▸ **Supplied records**:
----------

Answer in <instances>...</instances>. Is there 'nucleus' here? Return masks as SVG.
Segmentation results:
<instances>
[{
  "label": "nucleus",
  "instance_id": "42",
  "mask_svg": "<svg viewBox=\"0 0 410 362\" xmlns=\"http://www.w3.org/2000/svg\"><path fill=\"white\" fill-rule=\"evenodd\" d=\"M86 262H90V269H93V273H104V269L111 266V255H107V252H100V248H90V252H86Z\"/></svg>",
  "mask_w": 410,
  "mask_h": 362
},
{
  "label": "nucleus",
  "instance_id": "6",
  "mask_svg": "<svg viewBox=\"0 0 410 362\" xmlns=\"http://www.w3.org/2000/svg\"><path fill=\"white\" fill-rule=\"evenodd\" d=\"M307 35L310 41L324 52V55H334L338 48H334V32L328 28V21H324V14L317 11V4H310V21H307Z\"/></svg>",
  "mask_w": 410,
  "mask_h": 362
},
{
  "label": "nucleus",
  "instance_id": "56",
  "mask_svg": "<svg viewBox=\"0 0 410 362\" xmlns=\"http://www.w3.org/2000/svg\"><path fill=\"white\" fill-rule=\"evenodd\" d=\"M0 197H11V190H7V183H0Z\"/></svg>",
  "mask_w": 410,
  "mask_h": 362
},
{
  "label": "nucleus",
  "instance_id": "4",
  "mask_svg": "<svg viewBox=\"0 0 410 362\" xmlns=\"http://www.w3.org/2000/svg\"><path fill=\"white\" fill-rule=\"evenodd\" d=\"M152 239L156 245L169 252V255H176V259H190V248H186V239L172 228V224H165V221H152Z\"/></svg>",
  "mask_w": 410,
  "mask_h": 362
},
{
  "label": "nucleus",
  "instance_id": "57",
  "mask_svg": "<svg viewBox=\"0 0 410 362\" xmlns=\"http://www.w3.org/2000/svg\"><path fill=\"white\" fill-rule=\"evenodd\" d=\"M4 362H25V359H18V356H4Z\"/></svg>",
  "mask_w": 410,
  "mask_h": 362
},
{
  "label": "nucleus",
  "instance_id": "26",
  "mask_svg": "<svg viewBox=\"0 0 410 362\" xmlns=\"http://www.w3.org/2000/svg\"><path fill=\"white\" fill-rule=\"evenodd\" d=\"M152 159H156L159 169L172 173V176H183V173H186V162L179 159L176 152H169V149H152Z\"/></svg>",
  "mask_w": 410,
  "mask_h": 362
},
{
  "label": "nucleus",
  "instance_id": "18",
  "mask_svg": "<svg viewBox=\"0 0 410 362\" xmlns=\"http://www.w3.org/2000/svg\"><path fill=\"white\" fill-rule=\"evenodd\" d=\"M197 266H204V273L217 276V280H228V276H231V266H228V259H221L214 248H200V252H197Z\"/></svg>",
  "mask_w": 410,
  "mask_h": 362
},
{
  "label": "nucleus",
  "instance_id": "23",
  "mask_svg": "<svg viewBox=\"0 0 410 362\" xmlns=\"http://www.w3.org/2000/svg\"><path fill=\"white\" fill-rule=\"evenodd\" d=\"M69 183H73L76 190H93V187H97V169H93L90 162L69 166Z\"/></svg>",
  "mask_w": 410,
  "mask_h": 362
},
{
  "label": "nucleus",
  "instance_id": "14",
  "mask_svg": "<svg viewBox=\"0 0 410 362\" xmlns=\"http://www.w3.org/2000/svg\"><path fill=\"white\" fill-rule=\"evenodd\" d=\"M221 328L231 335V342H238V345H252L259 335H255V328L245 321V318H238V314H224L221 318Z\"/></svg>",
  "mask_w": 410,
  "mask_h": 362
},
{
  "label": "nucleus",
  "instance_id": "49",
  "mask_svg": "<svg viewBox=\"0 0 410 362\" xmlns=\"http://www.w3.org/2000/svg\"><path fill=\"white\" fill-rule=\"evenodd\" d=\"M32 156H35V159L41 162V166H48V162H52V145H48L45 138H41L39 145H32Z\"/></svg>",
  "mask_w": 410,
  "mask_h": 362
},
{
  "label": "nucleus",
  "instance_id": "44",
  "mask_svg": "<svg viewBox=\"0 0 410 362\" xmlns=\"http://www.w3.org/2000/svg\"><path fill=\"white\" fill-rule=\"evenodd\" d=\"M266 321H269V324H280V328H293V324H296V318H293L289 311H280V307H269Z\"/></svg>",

----------

▸ **Exercise details**: Rewrite the listing above with every "mask_svg" replaced by "outline_svg", keeping everything else the same.

▸ **Result below**:
Answer in <instances>...</instances>. Is there 'nucleus' here? Return masks as SVG.
Segmentation results:
<instances>
[{
  "label": "nucleus",
  "instance_id": "42",
  "outline_svg": "<svg viewBox=\"0 0 410 362\" xmlns=\"http://www.w3.org/2000/svg\"><path fill=\"white\" fill-rule=\"evenodd\" d=\"M86 262H90V269H93V273H104V269L111 266V255H107V252H100V248H90V252H86Z\"/></svg>",
  "mask_w": 410,
  "mask_h": 362
},
{
  "label": "nucleus",
  "instance_id": "6",
  "outline_svg": "<svg viewBox=\"0 0 410 362\" xmlns=\"http://www.w3.org/2000/svg\"><path fill=\"white\" fill-rule=\"evenodd\" d=\"M307 35L310 41L324 52V55H334L338 48H334V32L328 28V21H324V14L317 11V4H310V21H307Z\"/></svg>",
  "mask_w": 410,
  "mask_h": 362
},
{
  "label": "nucleus",
  "instance_id": "56",
  "outline_svg": "<svg viewBox=\"0 0 410 362\" xmlns=\"http://www.w3.org/2000/svg\"><path fill=\"white\" fill-rule=\"evenodd\" d=\"M0 197H11V190H7V183H0Z\"/></svg>",
  "mask_w": 410,
  "mask_h": 362
},
{
  "label": "nucleus",
  "instance_id": "4",
  "outline_svg": "<svg viewBox=\"0 0 410 362\" xmlns=\"http://www.w3.org/2000/svg\"><path fill=\"white\" fill-rule=\"evenodd\" d=\"M152 239L156 245L169 252V255H176V259H190V248H186V239L172 228V224H165V221H152Z\"/></svg>",
  "mask_w": 410,
  "mask_h": 362
},
{
  "label": "nucleus",
  "instance_id": "57",
  "outline_svg": "<svg viewBox=\"0 0 410 362\" xmlns=\"http://www.w3.org/2000/svg\"><path fill=\"white\" fill-rule=\"evenodd\" d=\"M4 362H25V359H18V356H4Z\"/></svg>",
  "mask_w": 410,
  "mask_h": 362
},
{
  "label": "nucleus",
  "instance_id": "26",
  "outline_svg": "<svg viewBox=\"0 0 410 362\" xmlns=\"http://www.w3.org/2000/svg\"><path fill=\"white\" fill-rule=\"evenodd\" d=\"M152 159H156L159 169L172 173V176H183V173H186V162L179 159L176 152H169V149H152Z\"/></svg>",
  "mask_w": 410,
  "mask_h": 362
},
{
  "label": "nucleus",
  "instance_id": "18",
  "outline_svg": "<svg viewBox=\"0 0 410 362\" xmlns=\"http://www.w3.org/2000/svg\"><path fill=\"white\" fill-rule=\"evenodd\" d=\"M197 266H204V273L217 276V280H228V276H231V266H228V259H221L214 248H200V252H197Z\"/></svg>",
  "mask_w": 410,
  "mask_h": 362
},
{
  "label": "nucleus",
  "instance_id": "23",
  "outline_svg": "<svg viewBox=\"0 0 410 362\" xmlns=\"http://www.w3.org/2000/svg\"><path fill=\"white\" fill-rule=\"evenodd\" d=\"M69 183H73L76 190H93V187H97V169H93L90 162L69 166Z\"/></svg>",
  "mask_w": 410,
  "mask_h": 362
},
{
  "label": "nucleus",
  "instance_id": "14",
  "outline_svg": "<svg viewBox=\"0 0 410 362\" xmlns=\"http://www.w3.org/2000/svg\"><path fill=\"white\" fill-rule=\"evenodd\" d=\"M221 328L231 335V342H238V345H252L259 335H255V328L245 321V318H238V314H224L221 318Z\"/></svg>",
  "mask_w": 410,
  "mask_h": 362
},
{
  "label": "nucleus",
  "instance_id": "49",
  "outline_svg": "<svg viewBox=\"0 0 410 362\" xmlns=\"http://www.w3.org/2000/svg\"><path fill=\"white\" fill-rule=\"evenodd\" d=\"M32 156H35V159L41 162V166H48V162H52V145H48L45 138H41L39 145H32Z\"/></svg>",
  "mask_w": 410,
  "mask_h": 362
},
{
  "label": "nucleus",
  "instance_id": "44",
  "outline_svg": "<svg viewBox=\"0 0 410 362\" xmlns=\"http://www.w3.org/2000/svg\"><path fill=\"white\" fill-rule=\"evenodd\" d=\"M266 321H269V324H280V328H293V324H296V318H293L289 311H280V307H269Z\"/></svg>",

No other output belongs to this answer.